• **TASK**: Copy out the lines of the data below verbatim, starting at the line containing "Comparing the large" and ending at the line containing "6.02 meters", with both of those lines included.

• **Excerpts from a spatial dataset**:
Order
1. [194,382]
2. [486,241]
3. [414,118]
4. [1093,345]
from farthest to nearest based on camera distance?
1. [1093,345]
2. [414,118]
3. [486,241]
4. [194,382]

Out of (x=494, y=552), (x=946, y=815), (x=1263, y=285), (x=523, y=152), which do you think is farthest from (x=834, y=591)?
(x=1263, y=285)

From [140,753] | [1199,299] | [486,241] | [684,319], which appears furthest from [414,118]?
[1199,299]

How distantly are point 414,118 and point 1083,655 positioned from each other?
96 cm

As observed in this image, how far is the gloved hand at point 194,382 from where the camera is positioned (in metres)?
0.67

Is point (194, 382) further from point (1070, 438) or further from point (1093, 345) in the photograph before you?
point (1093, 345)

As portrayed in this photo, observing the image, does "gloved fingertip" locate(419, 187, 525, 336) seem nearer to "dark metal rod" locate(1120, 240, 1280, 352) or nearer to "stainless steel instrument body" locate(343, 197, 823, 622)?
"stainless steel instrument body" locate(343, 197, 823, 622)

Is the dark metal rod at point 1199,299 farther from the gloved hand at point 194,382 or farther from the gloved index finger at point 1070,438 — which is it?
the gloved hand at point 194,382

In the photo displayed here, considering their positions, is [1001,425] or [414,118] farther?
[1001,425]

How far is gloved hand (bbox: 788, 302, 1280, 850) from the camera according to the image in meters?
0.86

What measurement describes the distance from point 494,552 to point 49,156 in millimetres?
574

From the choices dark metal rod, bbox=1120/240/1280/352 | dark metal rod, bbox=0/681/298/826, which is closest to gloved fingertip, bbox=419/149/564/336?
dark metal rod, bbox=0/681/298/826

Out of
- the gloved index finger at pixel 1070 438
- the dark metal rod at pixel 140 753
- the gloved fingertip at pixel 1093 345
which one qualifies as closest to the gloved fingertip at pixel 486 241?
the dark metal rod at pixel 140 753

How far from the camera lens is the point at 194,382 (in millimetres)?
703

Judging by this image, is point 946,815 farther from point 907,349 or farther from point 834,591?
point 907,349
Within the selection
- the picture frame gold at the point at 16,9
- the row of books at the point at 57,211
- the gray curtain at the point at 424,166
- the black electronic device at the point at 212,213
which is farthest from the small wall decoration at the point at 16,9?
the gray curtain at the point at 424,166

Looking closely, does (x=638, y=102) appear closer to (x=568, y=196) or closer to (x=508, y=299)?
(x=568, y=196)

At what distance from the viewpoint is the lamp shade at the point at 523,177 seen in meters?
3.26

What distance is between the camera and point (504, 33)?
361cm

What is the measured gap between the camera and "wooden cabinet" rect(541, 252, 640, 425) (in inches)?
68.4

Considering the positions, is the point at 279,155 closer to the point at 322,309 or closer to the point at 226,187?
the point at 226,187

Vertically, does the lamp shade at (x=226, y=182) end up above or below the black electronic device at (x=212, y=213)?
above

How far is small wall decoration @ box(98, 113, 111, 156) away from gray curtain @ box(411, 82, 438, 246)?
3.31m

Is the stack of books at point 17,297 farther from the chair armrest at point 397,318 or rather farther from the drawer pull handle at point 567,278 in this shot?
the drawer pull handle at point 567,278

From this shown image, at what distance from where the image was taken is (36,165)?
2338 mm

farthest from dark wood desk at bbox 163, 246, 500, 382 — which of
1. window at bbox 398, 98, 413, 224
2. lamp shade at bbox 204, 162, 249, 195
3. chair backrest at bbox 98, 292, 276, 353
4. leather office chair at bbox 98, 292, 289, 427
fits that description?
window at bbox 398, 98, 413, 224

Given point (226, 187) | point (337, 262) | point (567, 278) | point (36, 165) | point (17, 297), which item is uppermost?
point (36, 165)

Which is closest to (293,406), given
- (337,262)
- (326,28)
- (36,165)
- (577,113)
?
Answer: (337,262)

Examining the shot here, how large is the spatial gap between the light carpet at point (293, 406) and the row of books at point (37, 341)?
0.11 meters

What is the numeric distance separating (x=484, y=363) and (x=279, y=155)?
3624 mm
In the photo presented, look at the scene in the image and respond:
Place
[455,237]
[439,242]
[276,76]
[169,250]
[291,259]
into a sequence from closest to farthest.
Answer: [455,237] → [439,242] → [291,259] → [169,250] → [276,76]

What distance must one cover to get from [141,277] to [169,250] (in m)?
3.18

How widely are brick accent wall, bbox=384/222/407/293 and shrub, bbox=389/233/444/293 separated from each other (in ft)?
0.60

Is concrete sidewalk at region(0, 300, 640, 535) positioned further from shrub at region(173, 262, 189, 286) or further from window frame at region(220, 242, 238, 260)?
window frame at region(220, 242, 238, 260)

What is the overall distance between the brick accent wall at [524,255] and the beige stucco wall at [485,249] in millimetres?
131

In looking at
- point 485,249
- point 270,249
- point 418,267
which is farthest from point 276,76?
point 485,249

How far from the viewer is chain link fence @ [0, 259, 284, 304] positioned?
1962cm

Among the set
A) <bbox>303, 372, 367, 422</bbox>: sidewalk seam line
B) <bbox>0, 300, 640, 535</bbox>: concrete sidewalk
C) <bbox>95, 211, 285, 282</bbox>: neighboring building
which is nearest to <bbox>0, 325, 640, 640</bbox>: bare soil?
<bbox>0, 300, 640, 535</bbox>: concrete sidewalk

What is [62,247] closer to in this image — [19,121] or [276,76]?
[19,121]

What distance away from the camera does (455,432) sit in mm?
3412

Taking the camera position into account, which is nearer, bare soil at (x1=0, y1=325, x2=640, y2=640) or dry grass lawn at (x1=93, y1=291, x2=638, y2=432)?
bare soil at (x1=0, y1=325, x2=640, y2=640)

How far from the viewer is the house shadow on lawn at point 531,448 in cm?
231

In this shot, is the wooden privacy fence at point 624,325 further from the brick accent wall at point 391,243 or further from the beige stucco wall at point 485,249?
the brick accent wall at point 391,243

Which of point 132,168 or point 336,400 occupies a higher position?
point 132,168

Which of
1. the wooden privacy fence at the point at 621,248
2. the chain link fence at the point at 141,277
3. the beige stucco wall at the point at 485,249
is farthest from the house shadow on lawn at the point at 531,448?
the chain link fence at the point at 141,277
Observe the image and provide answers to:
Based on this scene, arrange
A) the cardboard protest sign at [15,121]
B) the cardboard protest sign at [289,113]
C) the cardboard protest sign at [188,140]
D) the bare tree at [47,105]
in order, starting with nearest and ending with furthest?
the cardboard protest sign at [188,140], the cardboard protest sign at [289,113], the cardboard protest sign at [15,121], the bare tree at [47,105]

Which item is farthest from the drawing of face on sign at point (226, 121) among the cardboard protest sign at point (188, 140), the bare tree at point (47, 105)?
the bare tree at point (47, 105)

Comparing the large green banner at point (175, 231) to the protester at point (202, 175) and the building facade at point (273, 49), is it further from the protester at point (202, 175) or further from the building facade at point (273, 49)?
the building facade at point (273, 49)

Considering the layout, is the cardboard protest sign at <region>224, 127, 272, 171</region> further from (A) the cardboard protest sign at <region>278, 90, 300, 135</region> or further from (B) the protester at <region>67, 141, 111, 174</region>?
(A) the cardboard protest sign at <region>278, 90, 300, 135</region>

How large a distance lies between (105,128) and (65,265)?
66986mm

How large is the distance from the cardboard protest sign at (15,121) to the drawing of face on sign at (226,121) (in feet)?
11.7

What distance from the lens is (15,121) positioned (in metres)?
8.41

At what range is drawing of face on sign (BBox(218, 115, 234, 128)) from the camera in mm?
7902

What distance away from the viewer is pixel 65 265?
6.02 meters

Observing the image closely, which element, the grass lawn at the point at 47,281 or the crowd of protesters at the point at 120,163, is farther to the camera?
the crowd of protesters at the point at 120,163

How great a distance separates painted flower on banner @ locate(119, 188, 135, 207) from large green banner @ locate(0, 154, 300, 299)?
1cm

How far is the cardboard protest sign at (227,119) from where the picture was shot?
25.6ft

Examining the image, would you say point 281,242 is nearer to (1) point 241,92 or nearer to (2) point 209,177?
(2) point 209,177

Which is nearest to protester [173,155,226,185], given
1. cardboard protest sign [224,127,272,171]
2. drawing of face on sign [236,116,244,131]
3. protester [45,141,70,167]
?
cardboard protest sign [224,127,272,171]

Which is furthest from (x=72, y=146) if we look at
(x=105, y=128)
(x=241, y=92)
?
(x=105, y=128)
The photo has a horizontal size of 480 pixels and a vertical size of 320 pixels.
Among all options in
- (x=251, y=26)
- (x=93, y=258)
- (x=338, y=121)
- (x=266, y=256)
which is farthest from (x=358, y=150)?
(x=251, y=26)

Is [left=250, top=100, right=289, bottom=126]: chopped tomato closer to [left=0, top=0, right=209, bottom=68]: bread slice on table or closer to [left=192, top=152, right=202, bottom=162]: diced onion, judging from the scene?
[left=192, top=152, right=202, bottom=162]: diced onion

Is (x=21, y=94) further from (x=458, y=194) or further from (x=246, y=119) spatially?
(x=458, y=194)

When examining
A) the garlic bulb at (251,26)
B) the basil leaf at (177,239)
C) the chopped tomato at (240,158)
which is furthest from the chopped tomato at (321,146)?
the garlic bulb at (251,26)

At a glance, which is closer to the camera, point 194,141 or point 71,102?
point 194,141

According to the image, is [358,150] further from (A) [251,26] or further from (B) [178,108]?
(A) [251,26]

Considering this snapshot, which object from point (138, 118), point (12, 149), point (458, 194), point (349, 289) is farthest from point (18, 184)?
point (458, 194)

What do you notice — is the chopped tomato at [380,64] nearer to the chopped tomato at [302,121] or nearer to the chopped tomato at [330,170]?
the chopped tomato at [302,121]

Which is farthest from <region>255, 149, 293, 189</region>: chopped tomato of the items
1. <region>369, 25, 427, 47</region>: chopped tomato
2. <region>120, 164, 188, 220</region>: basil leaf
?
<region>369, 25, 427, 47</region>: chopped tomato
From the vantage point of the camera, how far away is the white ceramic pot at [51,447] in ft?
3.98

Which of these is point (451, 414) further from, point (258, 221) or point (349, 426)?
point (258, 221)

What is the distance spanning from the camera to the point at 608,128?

• **SOLUTION FOR THIS PROBLEM**:
Comparing the large green banner at point (175, 231) to the protester at point (202, 175) and the building facade at point (273, 49), is it further from the protester at point (202, 175) or further from the building facade at point (273, 49)?
the building facade at point (273, 49)

Considering the layout, is the cardboard protest sign at <region>224, 127, 272, 171</region> further from (A) the cardboard protest sign at <region>278, 90, 300, 135</region> or further from (B) the protester at <region>67, 141, 111, 174</region>?
(A) the cardboard protest sign at <region>278, 90, 300, 135</region>

How large a distance lies between (105,128) and (65,265)?
66986mm

How large is the distance from the cardboard protest sign at (15,121) to the drawing of face on sign at (226,121) (in feet)?
11.7

What distance from the lens is (15,121) positioned (in metres)?
8.41

At what range is drawing of face on sign (BBox(218, 115, 234, 128)) from the camera in mm?
7902

What distance away from the viewer is pixel 65 265?
6.02 meters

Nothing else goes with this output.